5 years, 1 month and 18 days on from the last 'snapshot' archive made by Joao (no longer available on 'archive.org', it would appear)... here's another one.
It was made on a linux machine using 'wget', the command being:
- Code: Select all
wget -k -m -E -p -np -R memberlist.php*,faq.php*,viewtopic.php*p=*,posting.php*,search.php*,ucp.php*,viewonline.php*,*sid*,*view=print*,*start=0* -o log.txt rigorousintuition.ca/board2/
It took several days to complete - mainly due to a bug in wget which means it downloads stuff it's told to ignore before deciding to ignore it, plus not wanting to hammer the board too hard.
It includes everything up to around Jan 10th 2022. As before, it does not contain hotlinked images or videos, but if the link to them still works, it will display as expected from within the archive when viewed on a browser. A lot of cruft was excluded, including anything related to the defunct 'blog' function, print-views of pages and duplicates of pages created from links to forum searches (e.g.'..&hilit=noddy...').
Obviously (or maybe not) the 'search' functions won't work on a local copy, as they're performed by the server backend on the site, so links within the archived pages to user profiles etc will bring you back to the 'real' site.

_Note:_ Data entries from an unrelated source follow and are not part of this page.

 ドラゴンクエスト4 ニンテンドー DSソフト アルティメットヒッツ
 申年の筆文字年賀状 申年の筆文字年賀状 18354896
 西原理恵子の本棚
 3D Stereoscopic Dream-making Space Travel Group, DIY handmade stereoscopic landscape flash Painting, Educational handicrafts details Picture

The old 'Ezcode' formatted pages now display properly - in so far as you can consider anything displayed in
comic sans to be
'proper'.
Tech note: This was a PITA (Joao never did say how it was achieved last time), but I eventually got there buy using 'sed', simply replacing all the instances of '<' and '>' with the appropriate '<' and '>' characters in all of the pages (where the topic number 't=...' was less than 10,000 to speed thing up). This does mean that where an 'ezcode' formatted post was quoted in a later ('t=>10000) one, it will likely still look ugly.
The sed lines were:
- Code: Select all
find . -type f -exec sed -i 's/</</g' {} +
find . -type f -exec sed -i 's/>/>/g' {} +
As a note, what appears to have caused it was that initially, the posts imported from 'ezboards' into an earlier incarnation of phpbb displayed fine. At some point, phpbb was updated (drew?) and the old imported posts no longer displayed correctly.The file is only
362mb in size, and is compressed (zipped) with
7-zip. It expands to 72,374 items, totalling ~3.6 GB (Yeah, 7-zip really is that good).

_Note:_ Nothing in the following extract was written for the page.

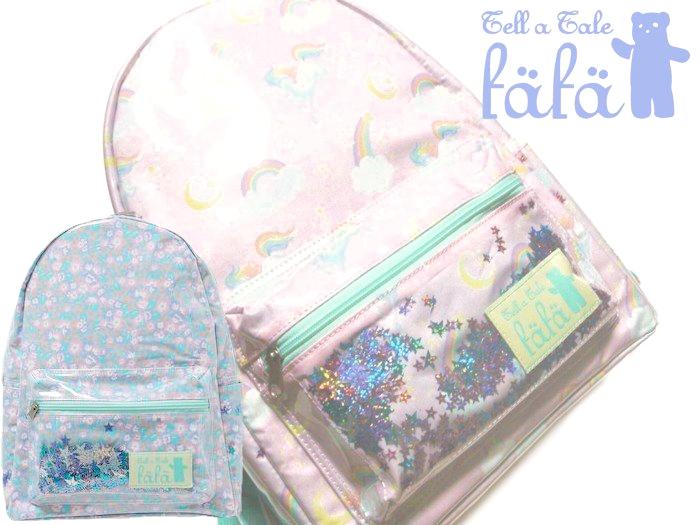 fafa 「MIRIELLE リュックサック」M(forKIDS）の画像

I intend to upload it to archive.org (their registration sign-up doesn't seem to be working at present), but in the meantime, I've uploaded it to a free filehosting service here:
https://www48.zippyshare.com/v/YPZ9aY3F/file.htmlIt will remain downloadable for '30 days since the last time it was downloaded', so fill yer boots. I'll update this with a link to archive.org when it's available.
If anyone want's to create one for themselves, you can use the commands above from a linux machine, or for Windows/Mac use
a tool like the one Joao recommended in the OP - but set a rate limit (delay) or you'll likely crash the board (MYSQLi errors).